Knowledge Article · NLM Customer Support Center

Print Article: KA-03570

Who generates genome assemblies that are present in the NCBI databases?

NCBI receives genome sequencing and assembly data from individual researchers as well as large sequencing centers. Often, consortia consisting of collaborative groups from across the world tackle sequencing and assembly of complex eukaryotic genomes (examples). NCBI does not conduct any type of nucleotide sequencing nor does it generate genome assemblies from data found in the NCBI databases. However, some NCBI staff do actively participate in The Genome Reference Consortium (GRC) that is responsible for maintaining and improving the human, mouse, zebrafish, and chicken reference assemblies.

To make their assemblies publicly available, researchers submit them to NCBI (via GenBank) or to another member of the International Nucleotide Sequence Database Collaboration (INSDC). (GRC also submits their assembly data to INSDC.) All levels* of assembly are acceptable: contig, scaffold, chromosome, or complete.
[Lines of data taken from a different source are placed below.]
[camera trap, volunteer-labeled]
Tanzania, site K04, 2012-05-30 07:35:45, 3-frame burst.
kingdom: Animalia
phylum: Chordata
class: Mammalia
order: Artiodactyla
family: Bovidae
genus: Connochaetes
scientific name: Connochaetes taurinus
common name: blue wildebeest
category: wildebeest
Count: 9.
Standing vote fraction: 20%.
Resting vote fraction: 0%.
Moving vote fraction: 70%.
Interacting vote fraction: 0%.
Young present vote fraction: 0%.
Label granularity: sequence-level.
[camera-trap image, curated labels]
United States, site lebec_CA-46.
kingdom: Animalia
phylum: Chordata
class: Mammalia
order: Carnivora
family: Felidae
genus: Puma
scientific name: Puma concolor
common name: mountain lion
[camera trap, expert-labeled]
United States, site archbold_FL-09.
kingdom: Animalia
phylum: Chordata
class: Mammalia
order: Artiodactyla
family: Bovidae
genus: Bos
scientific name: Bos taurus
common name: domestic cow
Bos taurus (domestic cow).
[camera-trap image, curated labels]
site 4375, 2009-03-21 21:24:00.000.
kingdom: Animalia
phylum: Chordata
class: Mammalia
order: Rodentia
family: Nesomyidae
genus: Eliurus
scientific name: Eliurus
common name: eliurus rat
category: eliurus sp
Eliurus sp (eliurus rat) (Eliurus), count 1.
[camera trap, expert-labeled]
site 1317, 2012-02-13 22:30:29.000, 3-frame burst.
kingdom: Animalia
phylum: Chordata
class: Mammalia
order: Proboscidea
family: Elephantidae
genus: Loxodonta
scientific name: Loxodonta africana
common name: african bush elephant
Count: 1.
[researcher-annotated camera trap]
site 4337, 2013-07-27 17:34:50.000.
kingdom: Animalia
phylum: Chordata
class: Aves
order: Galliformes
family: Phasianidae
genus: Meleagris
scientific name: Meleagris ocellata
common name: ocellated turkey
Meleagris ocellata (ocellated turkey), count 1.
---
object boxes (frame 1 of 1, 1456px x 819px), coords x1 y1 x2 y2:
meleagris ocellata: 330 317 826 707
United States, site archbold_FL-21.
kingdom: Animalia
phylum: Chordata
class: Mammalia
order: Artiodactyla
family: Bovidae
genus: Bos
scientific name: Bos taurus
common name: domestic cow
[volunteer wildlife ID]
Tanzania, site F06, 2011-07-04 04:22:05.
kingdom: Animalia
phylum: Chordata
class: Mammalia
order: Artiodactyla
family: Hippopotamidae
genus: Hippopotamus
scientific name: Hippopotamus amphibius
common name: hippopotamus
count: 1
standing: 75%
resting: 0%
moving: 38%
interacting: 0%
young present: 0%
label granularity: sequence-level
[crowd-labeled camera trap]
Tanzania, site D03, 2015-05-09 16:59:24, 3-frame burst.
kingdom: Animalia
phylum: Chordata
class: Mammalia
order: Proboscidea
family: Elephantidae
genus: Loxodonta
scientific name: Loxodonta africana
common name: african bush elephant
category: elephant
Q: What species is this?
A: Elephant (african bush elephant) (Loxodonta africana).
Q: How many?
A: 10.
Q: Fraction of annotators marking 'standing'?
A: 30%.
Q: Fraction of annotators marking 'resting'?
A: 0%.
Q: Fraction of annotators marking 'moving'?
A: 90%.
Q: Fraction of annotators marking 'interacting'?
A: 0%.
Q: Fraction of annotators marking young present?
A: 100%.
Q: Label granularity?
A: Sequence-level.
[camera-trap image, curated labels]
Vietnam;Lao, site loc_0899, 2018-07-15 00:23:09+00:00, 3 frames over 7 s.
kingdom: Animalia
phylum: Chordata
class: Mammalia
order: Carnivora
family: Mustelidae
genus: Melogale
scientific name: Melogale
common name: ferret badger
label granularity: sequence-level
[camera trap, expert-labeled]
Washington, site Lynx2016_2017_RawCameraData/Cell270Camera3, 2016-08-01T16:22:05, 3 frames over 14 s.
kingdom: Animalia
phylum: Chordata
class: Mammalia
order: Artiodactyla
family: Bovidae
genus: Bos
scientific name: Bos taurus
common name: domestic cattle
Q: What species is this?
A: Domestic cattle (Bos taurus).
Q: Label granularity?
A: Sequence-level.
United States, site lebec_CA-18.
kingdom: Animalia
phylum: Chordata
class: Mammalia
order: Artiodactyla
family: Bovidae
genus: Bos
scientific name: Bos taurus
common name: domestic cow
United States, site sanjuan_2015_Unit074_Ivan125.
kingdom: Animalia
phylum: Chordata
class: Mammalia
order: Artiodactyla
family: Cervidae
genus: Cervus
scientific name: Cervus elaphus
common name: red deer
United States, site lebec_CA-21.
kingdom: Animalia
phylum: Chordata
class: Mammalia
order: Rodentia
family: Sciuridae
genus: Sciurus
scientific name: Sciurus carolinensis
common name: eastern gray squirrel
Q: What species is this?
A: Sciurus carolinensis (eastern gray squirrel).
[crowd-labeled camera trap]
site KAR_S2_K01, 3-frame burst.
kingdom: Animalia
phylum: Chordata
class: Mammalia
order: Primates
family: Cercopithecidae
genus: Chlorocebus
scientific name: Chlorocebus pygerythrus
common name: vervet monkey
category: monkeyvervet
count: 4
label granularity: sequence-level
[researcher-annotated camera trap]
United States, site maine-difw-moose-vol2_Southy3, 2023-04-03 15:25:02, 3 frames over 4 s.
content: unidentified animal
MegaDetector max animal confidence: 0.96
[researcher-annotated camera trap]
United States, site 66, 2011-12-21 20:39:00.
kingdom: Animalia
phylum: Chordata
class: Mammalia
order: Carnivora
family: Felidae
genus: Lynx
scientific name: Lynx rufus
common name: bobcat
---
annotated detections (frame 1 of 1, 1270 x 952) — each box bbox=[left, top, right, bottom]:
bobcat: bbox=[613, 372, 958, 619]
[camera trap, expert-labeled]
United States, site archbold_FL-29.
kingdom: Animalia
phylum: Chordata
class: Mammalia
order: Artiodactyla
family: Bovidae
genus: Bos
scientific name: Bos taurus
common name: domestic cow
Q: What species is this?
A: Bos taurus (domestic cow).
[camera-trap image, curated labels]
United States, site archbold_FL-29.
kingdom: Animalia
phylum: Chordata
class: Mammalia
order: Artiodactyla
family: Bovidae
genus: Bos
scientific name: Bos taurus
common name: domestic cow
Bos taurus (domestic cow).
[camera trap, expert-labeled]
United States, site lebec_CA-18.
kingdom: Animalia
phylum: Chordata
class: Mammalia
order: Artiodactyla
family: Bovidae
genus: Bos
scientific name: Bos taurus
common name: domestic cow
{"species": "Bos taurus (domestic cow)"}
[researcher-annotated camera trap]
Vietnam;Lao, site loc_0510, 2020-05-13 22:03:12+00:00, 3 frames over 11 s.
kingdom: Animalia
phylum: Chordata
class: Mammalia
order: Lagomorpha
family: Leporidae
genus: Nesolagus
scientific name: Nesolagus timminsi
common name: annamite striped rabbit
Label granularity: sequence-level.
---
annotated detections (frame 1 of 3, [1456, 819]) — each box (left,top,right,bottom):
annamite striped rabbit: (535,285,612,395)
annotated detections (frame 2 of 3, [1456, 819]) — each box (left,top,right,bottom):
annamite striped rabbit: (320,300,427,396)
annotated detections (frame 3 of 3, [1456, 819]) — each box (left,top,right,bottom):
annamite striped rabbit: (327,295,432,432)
Currently, most researchers who sequence entire genomes submit these as WGS submissions. NCBI also accepts raw (unassembled) sequencing reads* that submitters deposit separately into the Sequence Read Archive (SRA).

The submitters may or may not annotate (indicate the location of the genes and other features on the DNA) their assemblies prior to submission to GenBank. The submitted assemblies are subject to processing by NCBI.

*See the article on assembly processes and assembly levels.